### Text provided
━━━━

NASA Dawn is Orbiting Ceres and is First to Orbit a Dwarf Planet

NASA’s Dawn spacecraft has become the first mission to achieve orbit around a dwarf planet. The spacecraft was approximately 38,000 miles (61,000 kilometers) from Ceres when it was captured by the dwarf planet’s gravity at about 4:39 a.m. PST (7:39 a.m. EST) Friday.

Mission controllers at NASA’s Jet Propulsion Laboratory (JPL) in Pasadena, California received a signal from the spacecraft at 5:36 a.m. PST (8:36 a.m. EST) that Dawn was healthy and thrusting with its ion engine, the indicator Dawn had entered orbit as planned.

Ceres is seen from NASA’s Dawn spacecraft on March 1, just a few days before the mission achieved orbit around the previously unexplored dwarf planet. The image was taken at a distance of about 30,000 miles (about 48,000 kilometers).
Image Credit: NASA/JPL-Caltech/UCLA/MPS/DLR/IDA

In addition to being the first spacecraft to visit a dwarf planet, Dawn also has the distinction of being the first mission to orbit two extraterrestrial targets. From 2011 to 2012, the spacecraft explored the giant asteroid Vesta, delivering new insights and thousands of images from that distant world. Ceres and Vesta are the two most massive residents of our solar system’s main asteroid belt between Mars and Jupiter.

━━━━

### Given entries
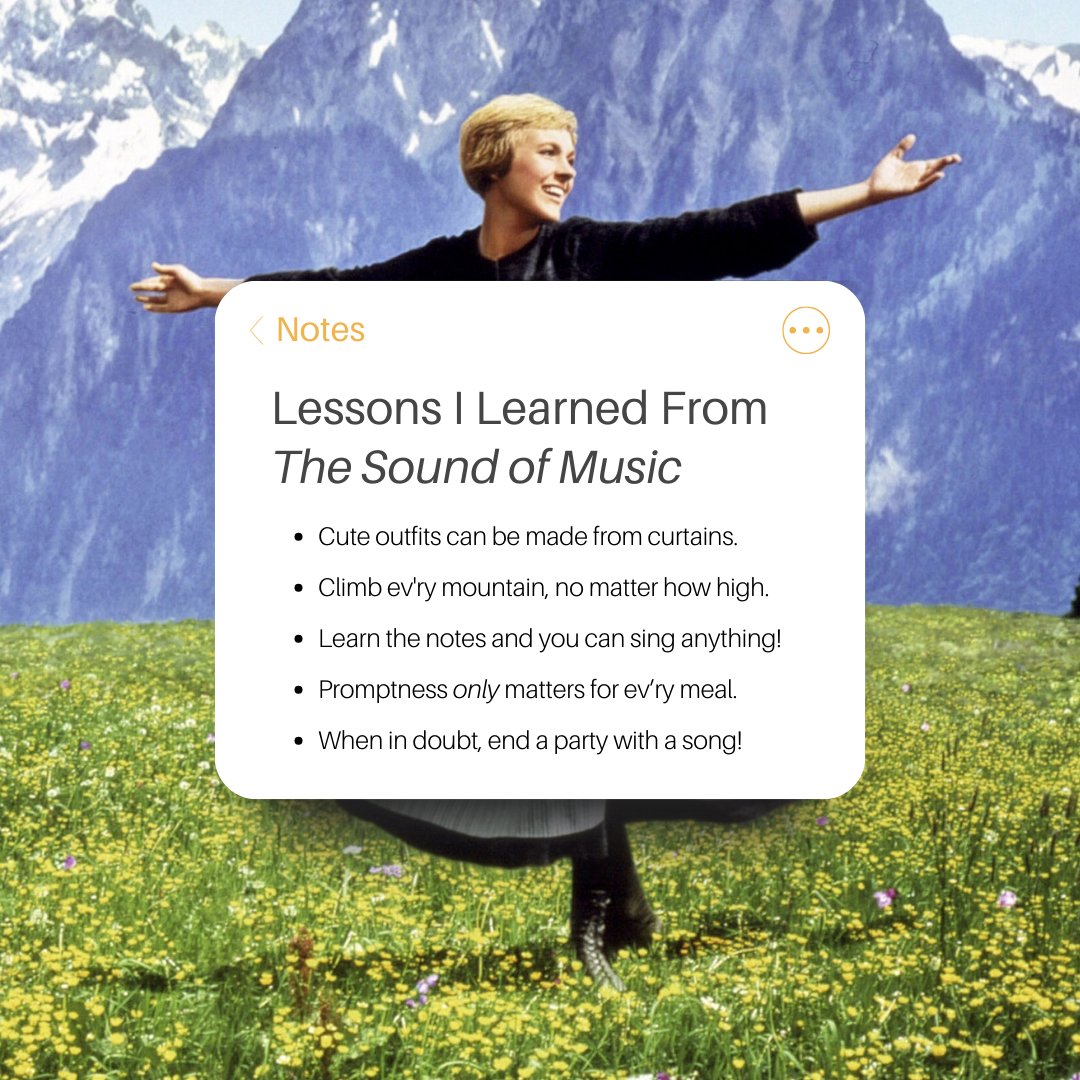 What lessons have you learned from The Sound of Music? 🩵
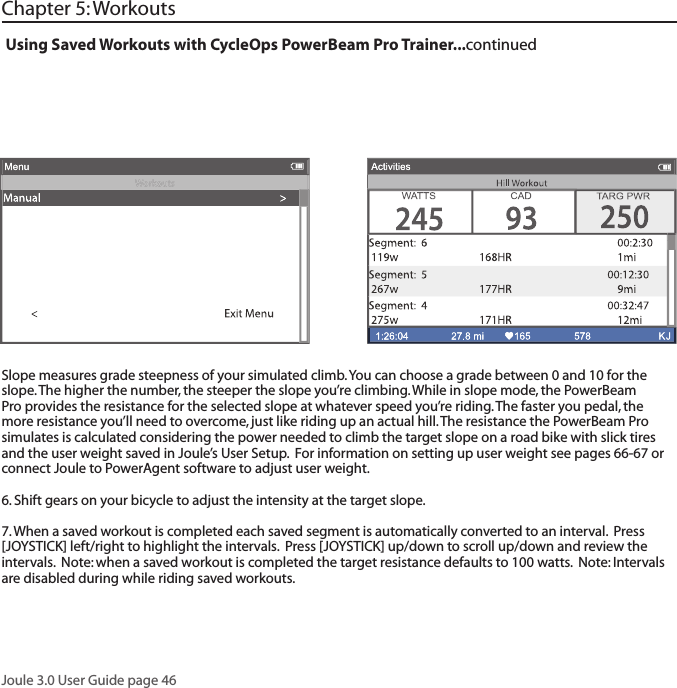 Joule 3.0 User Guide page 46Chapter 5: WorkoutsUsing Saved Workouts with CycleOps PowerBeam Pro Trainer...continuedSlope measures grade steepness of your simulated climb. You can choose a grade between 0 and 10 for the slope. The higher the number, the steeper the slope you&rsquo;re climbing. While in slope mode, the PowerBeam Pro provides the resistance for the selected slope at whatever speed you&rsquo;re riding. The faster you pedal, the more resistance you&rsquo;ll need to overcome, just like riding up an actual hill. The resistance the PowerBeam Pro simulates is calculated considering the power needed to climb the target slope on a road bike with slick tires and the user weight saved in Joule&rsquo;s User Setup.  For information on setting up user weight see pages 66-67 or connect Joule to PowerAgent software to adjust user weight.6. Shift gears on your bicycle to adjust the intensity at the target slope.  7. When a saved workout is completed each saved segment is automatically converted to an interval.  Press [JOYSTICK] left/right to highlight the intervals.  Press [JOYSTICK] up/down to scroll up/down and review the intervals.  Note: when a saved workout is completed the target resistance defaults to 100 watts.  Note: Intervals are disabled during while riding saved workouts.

━━━━

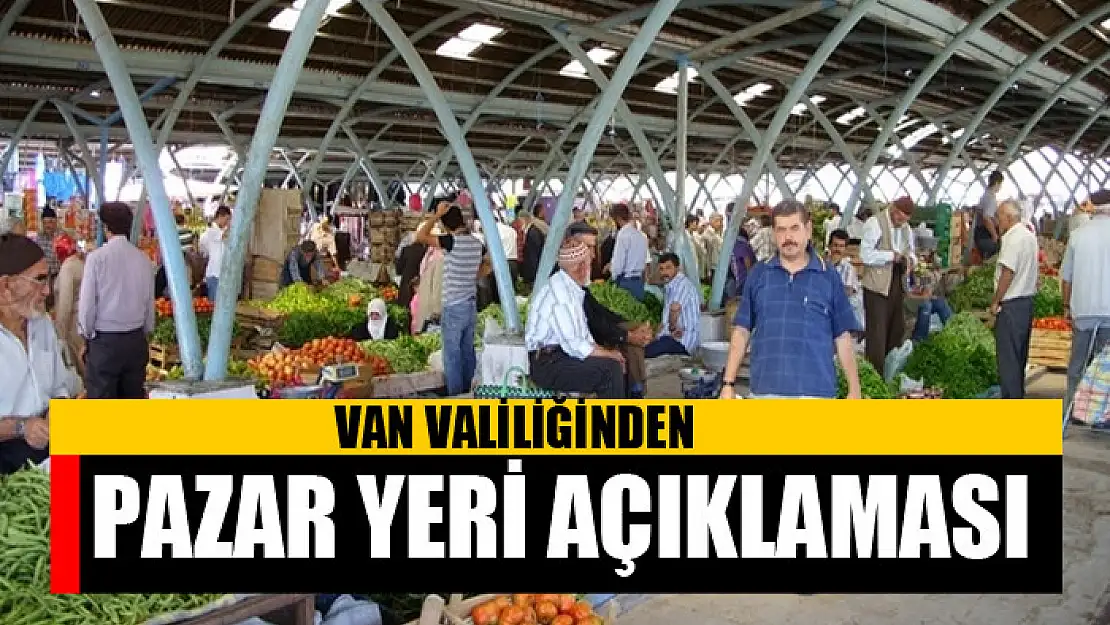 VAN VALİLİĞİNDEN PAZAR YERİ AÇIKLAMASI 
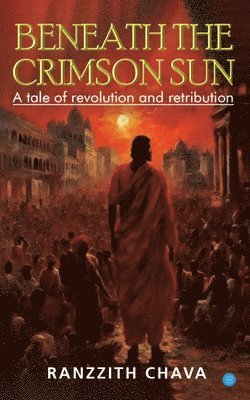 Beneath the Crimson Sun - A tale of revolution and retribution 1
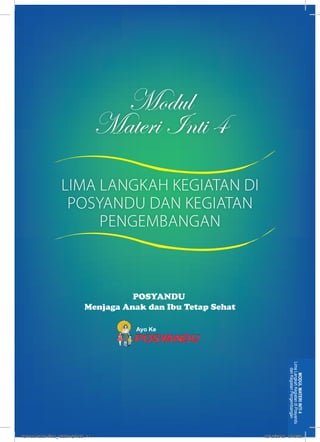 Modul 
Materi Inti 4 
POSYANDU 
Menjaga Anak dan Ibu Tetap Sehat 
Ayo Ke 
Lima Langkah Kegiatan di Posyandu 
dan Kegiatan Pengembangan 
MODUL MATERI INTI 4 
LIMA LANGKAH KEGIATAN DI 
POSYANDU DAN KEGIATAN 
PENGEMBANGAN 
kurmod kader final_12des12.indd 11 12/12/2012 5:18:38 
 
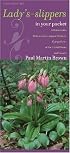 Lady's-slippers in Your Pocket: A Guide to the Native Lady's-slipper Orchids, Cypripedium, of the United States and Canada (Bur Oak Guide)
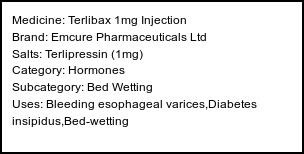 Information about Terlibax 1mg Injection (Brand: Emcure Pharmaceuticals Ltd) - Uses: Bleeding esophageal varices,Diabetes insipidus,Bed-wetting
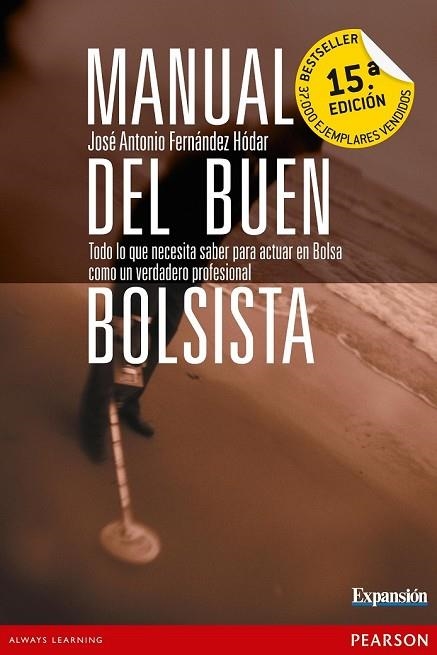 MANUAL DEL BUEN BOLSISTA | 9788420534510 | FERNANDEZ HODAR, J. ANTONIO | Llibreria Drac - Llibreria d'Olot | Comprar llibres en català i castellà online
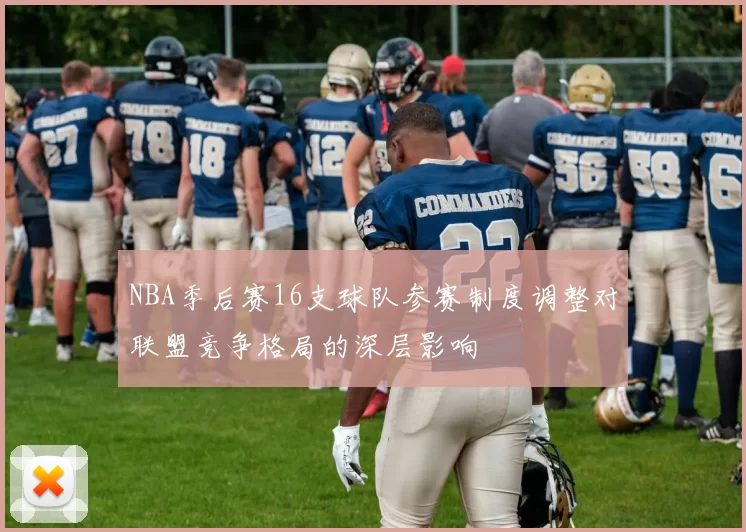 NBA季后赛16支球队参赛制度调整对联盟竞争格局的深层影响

━━━━

### What this exercise asks
- a) Answer the following questions from the text on Dawn's orbit of Ceres.
(i) How far from Ceres was the spacecraft when the dwarf planet's gravity captured it?
(ii) At what time did mission controllers receive the signal that Dawn was healthy and thrusting?
(iii) During which years did the spacecraft explore Vesta?
- b) Retype the passage of the text on Dawn's orbit of Ceres starting with "Ceres is seen" and going on through "Mars and Jupiter.".

### Answers for the tasks
- a)
(i) Approximately 38,000 miles (61,000 kilometers).
(ii) At 5:36 a.m. PST (8:36 a.m. EST).
(iii) From 2011 to 2012.

- b)
Ceres is seen from NASA’s Dawn spacecraft on March 1, just a few days before the mission achieved orbit around the previously unexplored dwarf planet. The image was taken at a distance of about 30,000 miles (about 48,000 kilometers).
Image Credit: NASA/JPL-Caltech/UCLA/MPS/DLR/IDA

In addition to being the first spacecraft to visit a dwarf planet, Dawn also has the distinction of being the first mission to orbit two extraterrestrial targets. From 2011 to 2012, the spacecraft explored the giant asteroid Vesta, delivering new insights and thousands of images from that distant world. Ceres and Vesta are the two most massive residents of our solar system’s main asteroid belt between Mars and Jupiter.